> [Challenge] Rewrite all of these records, replacing "camera" with "viewer" everywhere it appears and keeping everything else the same. Omit the pictures from your answer.

> [Records for the task]

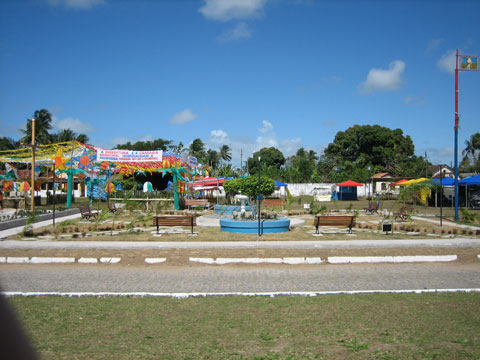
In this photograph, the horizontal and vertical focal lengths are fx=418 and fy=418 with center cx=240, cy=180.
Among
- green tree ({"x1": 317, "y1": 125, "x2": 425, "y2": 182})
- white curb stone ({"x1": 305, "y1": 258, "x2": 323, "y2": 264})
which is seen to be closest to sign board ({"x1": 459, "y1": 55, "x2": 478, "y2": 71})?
white curb stone ({"x1": 305, "y1": 258, "x2": 323, "y2": 264})

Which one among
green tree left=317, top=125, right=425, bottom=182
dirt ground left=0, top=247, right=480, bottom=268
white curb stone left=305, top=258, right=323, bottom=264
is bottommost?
white curb stone left=305, top=258, right=323, bottom=264

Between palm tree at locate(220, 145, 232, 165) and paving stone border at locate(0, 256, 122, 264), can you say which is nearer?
paving stone border at locate(0, 256, 122, 264)

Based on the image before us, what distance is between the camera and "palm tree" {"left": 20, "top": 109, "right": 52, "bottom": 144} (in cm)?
5584

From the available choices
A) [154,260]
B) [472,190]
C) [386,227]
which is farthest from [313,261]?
[472,190]

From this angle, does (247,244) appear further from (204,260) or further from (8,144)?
(8,144)

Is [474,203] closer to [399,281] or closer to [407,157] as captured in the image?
[399,281]

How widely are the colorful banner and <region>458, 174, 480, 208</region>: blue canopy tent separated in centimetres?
2216

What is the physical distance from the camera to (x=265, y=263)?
10914 mm

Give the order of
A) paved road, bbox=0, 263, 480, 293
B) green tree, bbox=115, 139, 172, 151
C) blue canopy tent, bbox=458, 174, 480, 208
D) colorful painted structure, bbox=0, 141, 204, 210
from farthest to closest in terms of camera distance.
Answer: green tree, bbox=115, 139, 172, 151
blue canopy tent, bbox=458, 174, 480, 208
colorful painted structure, bbox=0, 141, 204, 210
paved road, bbox=0, 263, 480, 293

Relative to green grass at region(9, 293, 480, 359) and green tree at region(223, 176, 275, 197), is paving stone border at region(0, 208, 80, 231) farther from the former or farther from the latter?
green grass at region(9, 293, 480, 359)

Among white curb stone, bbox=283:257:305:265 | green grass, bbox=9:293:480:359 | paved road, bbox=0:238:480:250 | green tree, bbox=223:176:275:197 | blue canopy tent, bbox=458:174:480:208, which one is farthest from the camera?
blue canopy tent, bbox=458:174:480:208

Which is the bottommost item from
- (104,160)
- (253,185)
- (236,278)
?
(236,278)

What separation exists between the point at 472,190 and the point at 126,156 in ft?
90.4

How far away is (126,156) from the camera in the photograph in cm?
2628
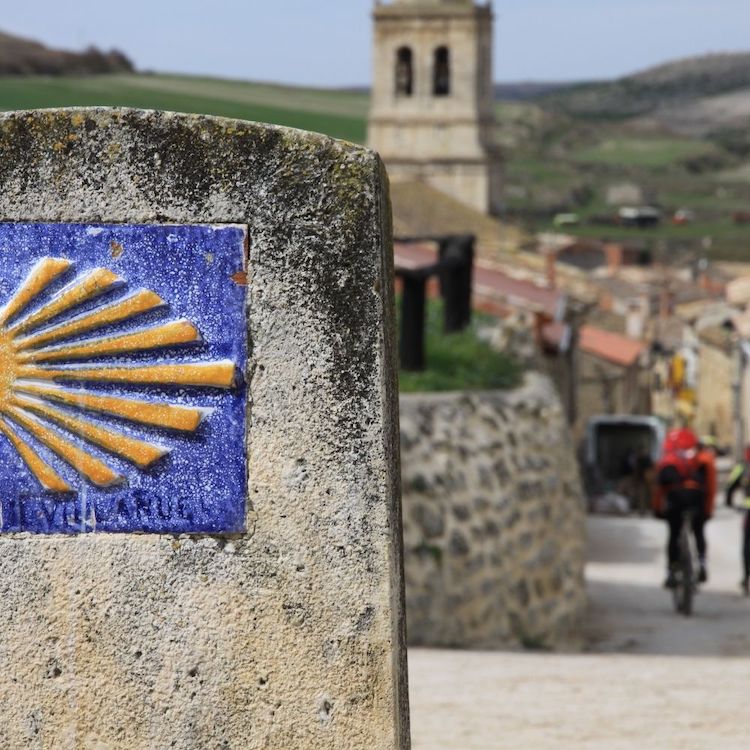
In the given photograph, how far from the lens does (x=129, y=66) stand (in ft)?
394

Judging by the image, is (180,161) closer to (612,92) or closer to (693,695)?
(693,695)

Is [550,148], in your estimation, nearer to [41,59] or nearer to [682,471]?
[41,59]

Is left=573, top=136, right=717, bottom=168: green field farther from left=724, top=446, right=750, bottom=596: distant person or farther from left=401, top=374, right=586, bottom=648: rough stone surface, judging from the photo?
left=401, top=374, right=586, bottom=648: rough stone surface

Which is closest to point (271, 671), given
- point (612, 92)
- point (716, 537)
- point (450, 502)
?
point (450, 502)

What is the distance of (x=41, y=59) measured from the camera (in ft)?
350

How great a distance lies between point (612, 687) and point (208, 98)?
9936 cm

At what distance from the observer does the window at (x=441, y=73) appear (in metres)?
80.9

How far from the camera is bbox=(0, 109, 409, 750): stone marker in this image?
12.5 feet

> [Answer to this task]
In this photograph, the horizontal and vertical focal lengths are fx=418 and fy=418 with center cx=240, cy=180.
Among
- green tree ({"x1": 317, "y1": 125, "x2": 425, "y2": 182})
- white curb stone ({"x1": 305, "y1": 258, "x2": 323, "y2": 264})
which is seen to be closest to sign board ({"x1": 459, "y1": 55, "x2": 478, "y2": 71})?
white curb stone ({"x1": 305, "y1": 258, "x2": 323, "y2": 264})

Which one among
green tree left=317, top=125, right=425, bottom=182
dirt ground left=0, top=247, right=480, bottom=268
white curb stone left=305, top=258, right=323, bottom=264
is bottommost?
white curb stone left=305, top=258, right=323, bottom=264

Between palm tree at locate(220, 145, 232, 165) and paving stone border at locate(0, 256, 122, 264), can you say which is nearer?
paving stone border at locate(0, 256, 122, 264)

Based on the image before us, what distance is between the viewer and "palm tree" {"left": 20, "top": 109, "right": 52, "bottom": 144} (in cm)?
5584

From the available choices
A) [154,260]
B) [472,190]
C) [386,227]
which is farthest from [313,261]?
[472,190]

From this angle, does (247,244) appear further from (204,260) or further from (8,144)?
(8,144)

Is [474,203] closer to [399,281] or closer to [407,157] as captured in the image?
[399,281]

How widely are the colorful banner and <region>458, 174, 480, 208</region>: blue canopy tent separated in centimetres?
2216

What is the physical distance from the viewer to (x=265, y=263)?
10914 mm

Give the order of
A) paved road, bbox=0, 263, 480, 293
B) green tree, bbox=115, 139, 172, 151
C) blue canopy tent, bbox=458, 174, 480, 208
D) colorful painted structure, bbox=0, 141, 204, 210
from farthest to closest in terms of viewer distance.
Answer: green tree, bbox=115, 139, 172, 151
blue canopy tent, bbox=458, 174, 480, 208
colorful painted structure, bbox=0, 141, 204, 210
paved road, bbox=0, 263, 480, 293

Relative to green grass at region(9, 293, 480, 359) and green tree at region(223, 176, 275, 197), is paving stone border at region(0, 208, 80, 231) farther from the former or farther from the latter?
green grass at region(9, 293, 480, 359)

Among white curb stone, bbox=283:257:305:265 | green grass, bbox=9:293:480:359 | paved road, bbox=0:238:480:250 | green tree, bbox=223:176:275:197 | blue canopy tent, bbox=458:174:480:208, which one is farthest from the viewer?
blue canopy tent, bbox=458:174:480:208

Which is the bottommost item from
- (104,160)
- (253,185)
- (236,278)
?
(236,278)

What separation exists between the point at 472,190 and the point at 126,156 in ft?
90.4

How far away is (126,156) from the viewer in the photograph in cm?
2628
In the given photograph, how far from the lens does (x=129, y=66) stand (in ft)?
394

Judging by the image, is (180,161) closer to (612,92) or closer to (693,695)?
(693,695)

Is [550,148], in your estimation, nearer to [41,59] or nearer to [682,471]?
[41,59]

Is left=573, top=136, right=717, bottom=168: green field farther from left=724, top=446, right=750, bottom=596: distant person or farther from left=401, top=374, right=586, bottom=648: rough stone surface, judging from the photo?
left=401, top=374, right=586, bottom=648: rough stone surface

Which is closest to point (271, 671), given
- point (612, 92)
- point (716, 537)
- point (450, 502)
?
point (450, 502)

What is the distance of (x=41, y=59) measured from the viewer (in ft)?
350

How great a distance lies between point (612, 687) and point (208, 98)?
9936 cm

At what distance from the observer does the window at (x=441, y=73) appear (in metres)?
80.9

How far from the viewer is bbox=(0, 109, 409, 750): stone marker in this image?
12.5 feet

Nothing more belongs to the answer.